→ **Passage**
---*---

According to the draft decree, which is expected to be
definitively approved after talks with Italy's regional
governments on Thursday, movement between regions will be banned
from December 21 until the Epiphany national holiday on June 6.
People will not be allowed to transfer to their holiday homes.
Furthermore, it will not be possible to move outside one's town
or city of residence on Christmas Day, St Stephen's Day and New
Year's Day, according to the package.
The government is also set to maintain the current night curfew,
with people not allowed out of their homes from 10pm until 5am,
except for work or health reasons or other urgent situations.
That means, among other things, it will not be possible to
attend the traditional Christmas midnight mass.
On New Year's Eve-Day the curfew will run a little longer, until
7am.
Conte is set to present the measures in a news conference later
on Thursday.
As is currently the case in regions that are not red or orange
high-risk contagion zones, restaurants and bars will be able to
be open until 6pm , including on Christmas Day.
But people who choose to spend New Year's Eve in a hotel will
not be able to have supper in the dining room, as they decree
says meals must be provided via room service on that night.
Debate was reportedly fiery at the cabinet meeting with
ex-premier Matteo Renzi's centrist Italia Viva (IV) party
calling for softer limitations.
But the two biggest groups in the ruling coalition, the 5-Star
Movement and the centre-left Democratic Party (PD), stood firm
in demanding a harder line as did the left-wing LEU group, the
sources said.
However, on Thursday the PD's Senate whip Andrea Marcucci
appealed to Conte to drop the ban on travelling outside one's
home town at Christmas and New Year so that people can meet
loved ones living elsewhere.

---*---

→ **Records provided**
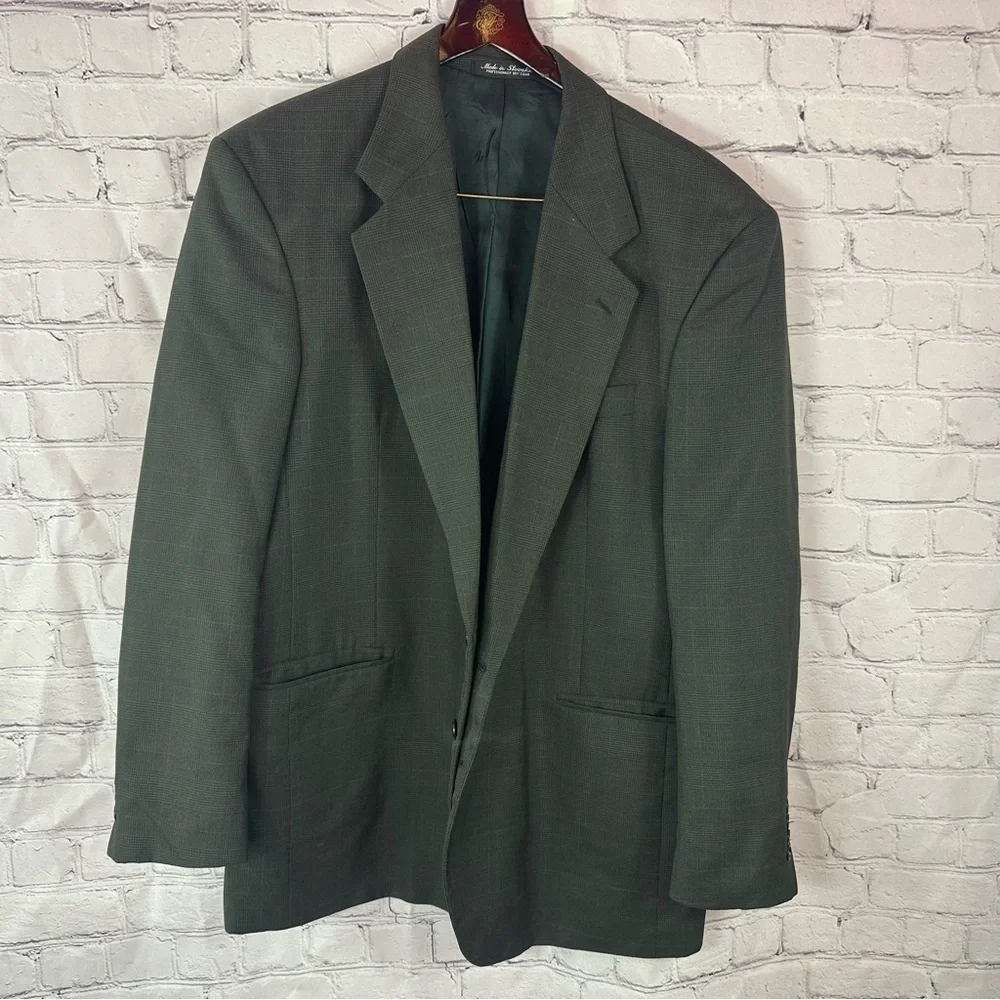 kilburne and finch fine slothiers wool blend Classic Men's dk grey jacket sz 42L
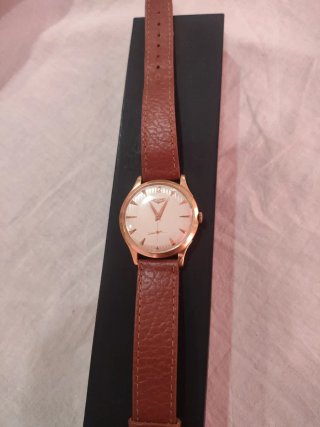 Reloj Longines 18k Cuerda 1963 15 gr. de oro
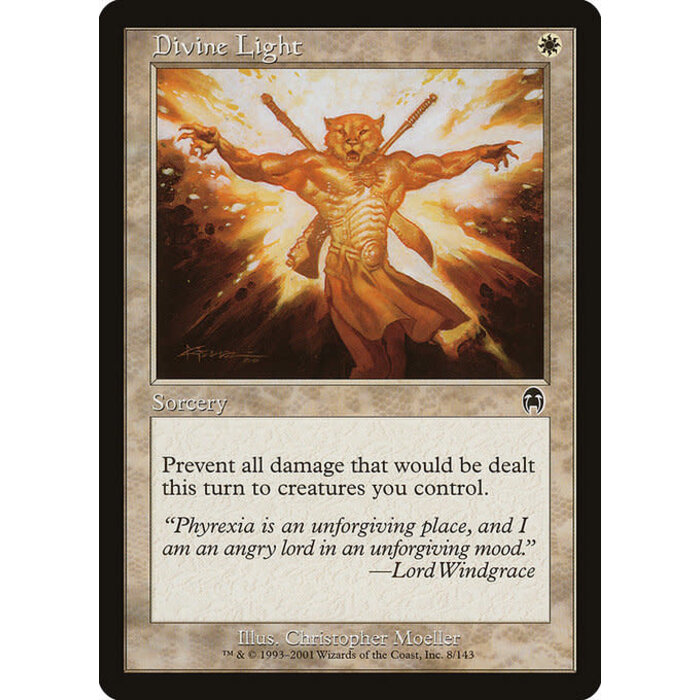 Magic: The Gathering Divine Light (008) Moderately Played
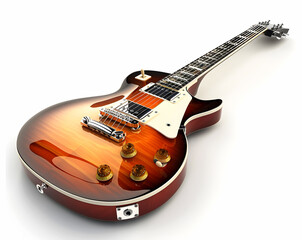 View of a Beautiful Electric Guitar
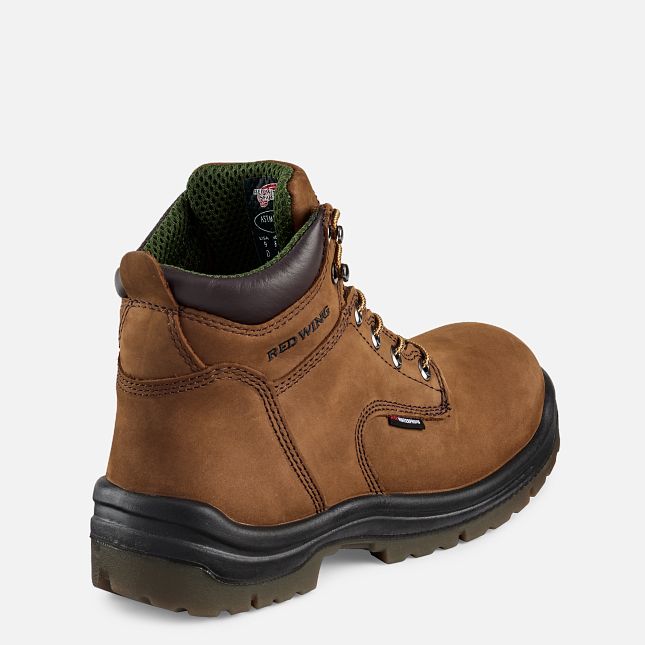 Red Wing King Punta® 6-inch Impermeabili Stivali da Lavoro Uomo Marroni | 0524-DHTEX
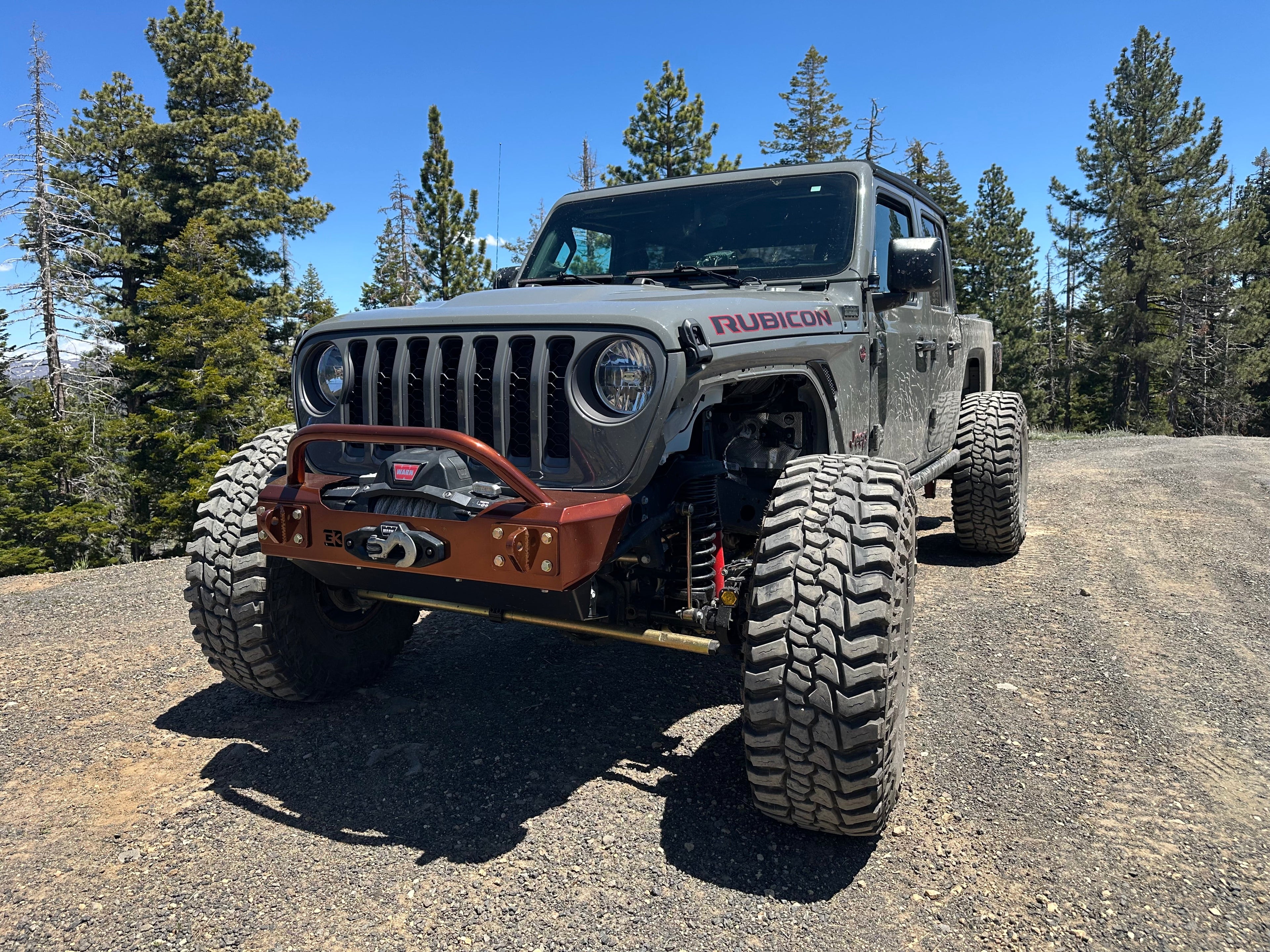 Gauntlet Front Bumper w/Bull Bar Tube for Jeep JL/JT  (2018+)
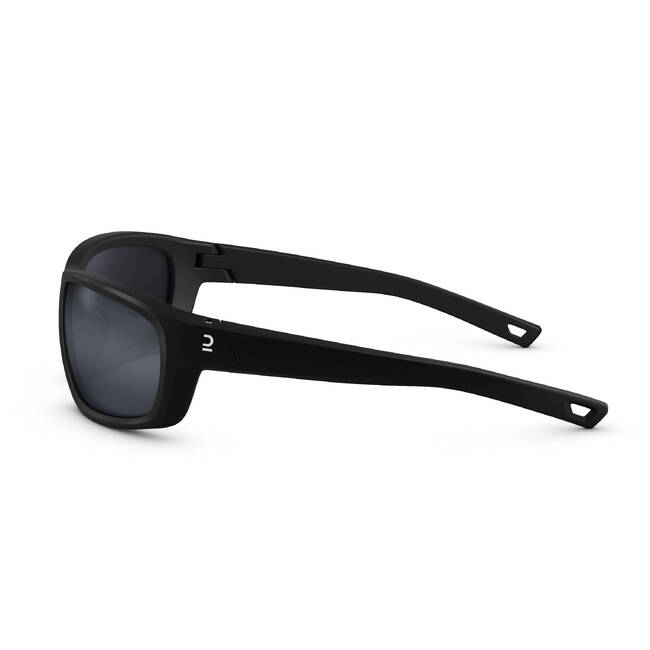 QUECHUA Adults' Hiking Sunglasses MH500, Category 3, Black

---*---

→ **What to work on**
Please extend the article above on Italy's Christmas and New Year restrictions, starting after its last sentence.

→ **Exercise answer**
Italy's conference of regions expressed "astonishment and
bitterness" at how the government had adopted the decree,
complaining about the lack of dialogue with them.
"It's crazy to read a decree that will stop citizens moving
between towns in the same region on December 25 and 26 and on
January 1, even if it is just to visit parents or children,
while none of the proposals made by the regions have been
incorporated," said Lombardy Governor Attilio Fontana.
The cabinet has also decided to keep Italy's high schools closed
until January 7, with classes being taught via distance
learning, sources said.
In the new year high-school students will have lessons split
75%-25% between classes in school and distance learning.
The government has resisted intense pressure from Italy's Alpine
regions to open the nation's ski slopes for the Christmas
holidays too.
Under the new decree, which will be in force until January 15,
it will only be possible for non-professionals to go skiing
again on January 7.
Italy's shopping centres will have to remain closed at weekends
too.
Cruises will be barred from December 21 until January 6. (ANSA).